Read more: Zambia’s annual inflation slows to 14.1% in June 2025, trade surplus hits K1.5 billion

She stated that: “This development was attributed to price movements in both food and non-food items.”

She said food inflation dropped to 15.3 percent in July from 16.7 percent in June, largely due to price changes in items such as cereals (including mealie meal, maize, samp, and rice), vegetables, fruits, chicken, butter, and cooking oil.

Non-food inflation also declined, falling to 9.7 percent from 10.3 percent in June.

Mudenda attributed this to lower prices in motor vehicles, passenger air transport, household appliances, fuel, and paraffin.

At the provincial level, she said the highest annual inflation was recorded in Western Province at 17.6 percent, an increase from 16.7 percent in June.

Mudenda noted that other provinces like Central, Copperbelt, Eastern, Luapula, Lusaka, Northern, North-Western and Southern recorded decreases.

Lusaka Province contributed the highest to the overall national inflation rate at 4.1 percentage points, followed by the Copperbelt at 2.8 percentage points.

On a monthly basis, inflation for July stood at 0.3 percent, down from 0.4 percent in June, driven by marginal increases in food prices.

In contrast, non-food prices declined by 0.3 percent compared to a 0.2 percent drop in the previous month.

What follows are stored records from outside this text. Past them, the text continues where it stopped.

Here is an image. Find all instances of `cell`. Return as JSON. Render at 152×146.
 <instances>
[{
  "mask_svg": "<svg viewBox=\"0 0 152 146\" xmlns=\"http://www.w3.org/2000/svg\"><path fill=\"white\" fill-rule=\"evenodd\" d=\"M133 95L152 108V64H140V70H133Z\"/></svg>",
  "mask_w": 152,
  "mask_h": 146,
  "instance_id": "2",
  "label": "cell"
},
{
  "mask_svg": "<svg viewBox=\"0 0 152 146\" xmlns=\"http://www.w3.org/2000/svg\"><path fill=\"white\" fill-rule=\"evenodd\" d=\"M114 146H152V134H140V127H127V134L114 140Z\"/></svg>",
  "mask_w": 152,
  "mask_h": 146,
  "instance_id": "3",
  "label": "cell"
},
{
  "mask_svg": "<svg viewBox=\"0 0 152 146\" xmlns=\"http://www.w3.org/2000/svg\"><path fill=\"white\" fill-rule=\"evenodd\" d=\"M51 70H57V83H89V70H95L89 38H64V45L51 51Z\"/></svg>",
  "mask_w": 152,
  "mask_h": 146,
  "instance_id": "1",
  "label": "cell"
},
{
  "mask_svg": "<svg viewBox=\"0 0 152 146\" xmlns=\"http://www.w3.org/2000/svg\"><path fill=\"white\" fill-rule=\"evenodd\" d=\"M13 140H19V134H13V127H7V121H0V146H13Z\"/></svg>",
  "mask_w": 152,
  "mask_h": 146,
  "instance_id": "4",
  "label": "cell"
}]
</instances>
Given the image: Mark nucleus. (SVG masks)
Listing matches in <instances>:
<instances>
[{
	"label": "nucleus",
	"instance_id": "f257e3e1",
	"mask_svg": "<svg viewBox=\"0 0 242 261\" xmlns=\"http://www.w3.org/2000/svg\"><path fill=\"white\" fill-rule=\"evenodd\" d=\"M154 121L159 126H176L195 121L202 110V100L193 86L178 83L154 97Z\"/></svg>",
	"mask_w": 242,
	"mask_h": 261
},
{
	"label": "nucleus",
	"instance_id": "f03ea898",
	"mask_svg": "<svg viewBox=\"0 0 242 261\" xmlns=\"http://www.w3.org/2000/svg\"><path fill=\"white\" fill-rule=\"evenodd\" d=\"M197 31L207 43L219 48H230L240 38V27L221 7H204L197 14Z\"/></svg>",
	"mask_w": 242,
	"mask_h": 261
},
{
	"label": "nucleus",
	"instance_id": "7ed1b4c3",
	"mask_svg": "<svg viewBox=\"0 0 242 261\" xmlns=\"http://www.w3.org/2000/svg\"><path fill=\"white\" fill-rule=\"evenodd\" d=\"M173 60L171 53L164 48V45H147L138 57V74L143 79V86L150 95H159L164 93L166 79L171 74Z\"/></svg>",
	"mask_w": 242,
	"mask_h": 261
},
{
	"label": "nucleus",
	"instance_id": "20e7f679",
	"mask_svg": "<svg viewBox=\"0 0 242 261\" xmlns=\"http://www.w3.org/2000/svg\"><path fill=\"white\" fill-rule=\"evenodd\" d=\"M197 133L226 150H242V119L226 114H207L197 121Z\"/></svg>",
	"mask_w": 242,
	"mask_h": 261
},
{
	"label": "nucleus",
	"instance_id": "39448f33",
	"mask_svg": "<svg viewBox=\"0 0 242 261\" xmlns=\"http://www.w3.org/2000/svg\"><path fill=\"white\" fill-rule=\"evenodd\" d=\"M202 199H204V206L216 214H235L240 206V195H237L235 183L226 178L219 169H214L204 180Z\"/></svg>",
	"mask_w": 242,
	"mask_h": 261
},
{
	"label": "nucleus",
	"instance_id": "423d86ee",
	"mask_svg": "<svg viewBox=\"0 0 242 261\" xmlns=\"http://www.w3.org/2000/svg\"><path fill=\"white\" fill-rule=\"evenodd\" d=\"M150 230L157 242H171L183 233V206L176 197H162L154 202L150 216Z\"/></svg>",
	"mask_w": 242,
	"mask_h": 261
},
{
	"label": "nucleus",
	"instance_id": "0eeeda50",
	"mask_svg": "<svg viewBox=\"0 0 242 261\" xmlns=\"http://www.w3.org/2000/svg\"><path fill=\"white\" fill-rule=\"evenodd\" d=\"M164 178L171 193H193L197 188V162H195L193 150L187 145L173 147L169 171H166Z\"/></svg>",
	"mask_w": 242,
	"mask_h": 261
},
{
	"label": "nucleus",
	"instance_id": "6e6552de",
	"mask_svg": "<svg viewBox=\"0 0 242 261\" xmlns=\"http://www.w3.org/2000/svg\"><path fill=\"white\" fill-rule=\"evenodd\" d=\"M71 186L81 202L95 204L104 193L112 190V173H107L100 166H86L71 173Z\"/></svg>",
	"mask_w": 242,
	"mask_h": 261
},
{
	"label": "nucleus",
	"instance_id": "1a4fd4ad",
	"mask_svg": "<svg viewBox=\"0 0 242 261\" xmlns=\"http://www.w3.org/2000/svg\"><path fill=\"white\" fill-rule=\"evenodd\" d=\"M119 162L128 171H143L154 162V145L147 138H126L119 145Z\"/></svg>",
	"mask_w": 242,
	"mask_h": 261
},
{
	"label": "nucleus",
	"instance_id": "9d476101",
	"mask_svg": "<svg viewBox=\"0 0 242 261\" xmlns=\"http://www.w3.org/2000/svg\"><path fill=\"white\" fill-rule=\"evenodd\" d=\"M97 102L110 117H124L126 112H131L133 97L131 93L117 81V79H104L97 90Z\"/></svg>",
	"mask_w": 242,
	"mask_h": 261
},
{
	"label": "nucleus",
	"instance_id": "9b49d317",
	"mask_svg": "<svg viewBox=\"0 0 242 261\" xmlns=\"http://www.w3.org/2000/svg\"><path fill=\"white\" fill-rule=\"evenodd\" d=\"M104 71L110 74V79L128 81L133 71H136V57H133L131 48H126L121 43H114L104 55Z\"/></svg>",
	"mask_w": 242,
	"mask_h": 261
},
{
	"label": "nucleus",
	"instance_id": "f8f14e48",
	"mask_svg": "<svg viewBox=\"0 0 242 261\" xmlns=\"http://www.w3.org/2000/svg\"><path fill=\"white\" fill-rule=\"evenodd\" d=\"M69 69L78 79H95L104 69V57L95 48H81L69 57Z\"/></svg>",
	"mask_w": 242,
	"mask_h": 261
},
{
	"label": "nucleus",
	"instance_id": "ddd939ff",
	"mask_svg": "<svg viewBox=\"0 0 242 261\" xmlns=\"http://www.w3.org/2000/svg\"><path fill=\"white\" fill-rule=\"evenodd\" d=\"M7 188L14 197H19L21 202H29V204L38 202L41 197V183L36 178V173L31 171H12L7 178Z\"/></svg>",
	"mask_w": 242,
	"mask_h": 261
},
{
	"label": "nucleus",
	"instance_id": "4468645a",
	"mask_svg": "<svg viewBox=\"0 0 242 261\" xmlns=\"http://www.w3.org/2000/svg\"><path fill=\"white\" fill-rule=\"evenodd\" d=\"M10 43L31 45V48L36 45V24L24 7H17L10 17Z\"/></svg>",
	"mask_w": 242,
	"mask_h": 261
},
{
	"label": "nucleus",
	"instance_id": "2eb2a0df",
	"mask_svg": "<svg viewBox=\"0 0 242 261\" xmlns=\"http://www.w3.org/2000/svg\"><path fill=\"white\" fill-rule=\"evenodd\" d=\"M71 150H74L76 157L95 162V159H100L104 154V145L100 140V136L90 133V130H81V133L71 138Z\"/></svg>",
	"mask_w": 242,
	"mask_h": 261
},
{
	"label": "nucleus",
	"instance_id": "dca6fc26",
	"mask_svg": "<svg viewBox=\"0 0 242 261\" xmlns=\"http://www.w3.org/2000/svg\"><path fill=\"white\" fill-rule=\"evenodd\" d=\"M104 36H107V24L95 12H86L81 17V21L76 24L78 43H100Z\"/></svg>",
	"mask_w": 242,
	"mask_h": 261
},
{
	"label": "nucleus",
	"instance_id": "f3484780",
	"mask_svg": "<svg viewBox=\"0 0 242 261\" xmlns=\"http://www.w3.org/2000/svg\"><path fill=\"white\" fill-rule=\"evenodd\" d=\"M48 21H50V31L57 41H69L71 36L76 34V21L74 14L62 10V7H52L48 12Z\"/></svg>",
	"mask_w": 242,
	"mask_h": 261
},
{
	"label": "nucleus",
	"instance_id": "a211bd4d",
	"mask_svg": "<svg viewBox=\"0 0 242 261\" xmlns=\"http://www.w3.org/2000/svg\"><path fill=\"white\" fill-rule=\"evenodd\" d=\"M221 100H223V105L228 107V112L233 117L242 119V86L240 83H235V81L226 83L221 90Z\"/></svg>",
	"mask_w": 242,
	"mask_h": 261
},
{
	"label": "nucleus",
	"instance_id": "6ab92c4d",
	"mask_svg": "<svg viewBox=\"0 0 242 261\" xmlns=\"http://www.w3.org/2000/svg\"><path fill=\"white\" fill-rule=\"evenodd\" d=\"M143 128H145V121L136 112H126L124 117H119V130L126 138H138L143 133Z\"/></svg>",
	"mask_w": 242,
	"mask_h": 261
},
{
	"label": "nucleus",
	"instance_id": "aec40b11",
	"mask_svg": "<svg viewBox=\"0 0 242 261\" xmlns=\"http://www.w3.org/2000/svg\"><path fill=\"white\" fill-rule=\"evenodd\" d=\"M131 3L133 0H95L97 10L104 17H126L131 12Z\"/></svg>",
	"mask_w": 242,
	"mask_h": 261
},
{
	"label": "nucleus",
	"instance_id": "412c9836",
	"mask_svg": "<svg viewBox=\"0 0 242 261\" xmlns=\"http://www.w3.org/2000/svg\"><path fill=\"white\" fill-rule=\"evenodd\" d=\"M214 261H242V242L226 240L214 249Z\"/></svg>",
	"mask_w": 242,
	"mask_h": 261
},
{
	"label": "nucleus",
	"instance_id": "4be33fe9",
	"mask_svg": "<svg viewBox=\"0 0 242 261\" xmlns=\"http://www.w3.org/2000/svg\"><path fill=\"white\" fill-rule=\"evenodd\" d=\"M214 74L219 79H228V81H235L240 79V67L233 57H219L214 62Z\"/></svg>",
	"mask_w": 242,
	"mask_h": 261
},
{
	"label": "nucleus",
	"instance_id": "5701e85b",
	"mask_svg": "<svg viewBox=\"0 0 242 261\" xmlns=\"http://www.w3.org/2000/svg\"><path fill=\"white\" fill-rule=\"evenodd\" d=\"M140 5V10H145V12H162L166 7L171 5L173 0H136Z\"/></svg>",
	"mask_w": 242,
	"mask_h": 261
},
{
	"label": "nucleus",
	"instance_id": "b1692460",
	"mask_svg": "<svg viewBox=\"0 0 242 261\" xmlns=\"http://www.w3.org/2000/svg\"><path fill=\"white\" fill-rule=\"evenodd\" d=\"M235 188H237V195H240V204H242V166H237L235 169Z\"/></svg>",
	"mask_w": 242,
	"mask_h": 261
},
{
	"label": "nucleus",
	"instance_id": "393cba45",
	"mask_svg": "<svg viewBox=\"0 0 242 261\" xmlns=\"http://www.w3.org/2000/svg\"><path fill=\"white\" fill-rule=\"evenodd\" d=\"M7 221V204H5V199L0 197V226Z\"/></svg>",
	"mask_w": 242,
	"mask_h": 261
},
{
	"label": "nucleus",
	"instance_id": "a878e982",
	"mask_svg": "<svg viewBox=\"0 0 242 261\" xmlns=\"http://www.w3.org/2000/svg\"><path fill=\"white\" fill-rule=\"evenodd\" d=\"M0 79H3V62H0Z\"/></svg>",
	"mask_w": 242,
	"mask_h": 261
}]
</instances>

Meanwhile, cumulative trade for the first half of 2025 rose to K322.2 billion, up 22.1 percent from K263.9 billion during the same period last year.

Exports between January and June 2025 stood at K158.8 billion, with road transport accounting for K151.6 billion, representing 95.5 percent of total export value. Air and rail accounted for 2.6 percent and 0.5 percent, respectively.

Imports during the same period amounted to K163.4 billion. Road transport remained the dominant mode at 51.1 percent, followed by air at 5.9 percent and rail at 0.6 percent.

However, the country recorded a trade deficit of K5.3 billion in June 2025, reversing a surplus of K1.5 billion recorded in May.

“The decline in exports was mainly due to reductions in earnings from intermediate goods by 32.5 percent, consumer goods by 12.1 percent, and raw materials by 4.5 percent,” said Mudenda.

She said that: “Imports also dropped by 6.1 percent, mainly driven by decreases in consumer, capital and raw material goods.”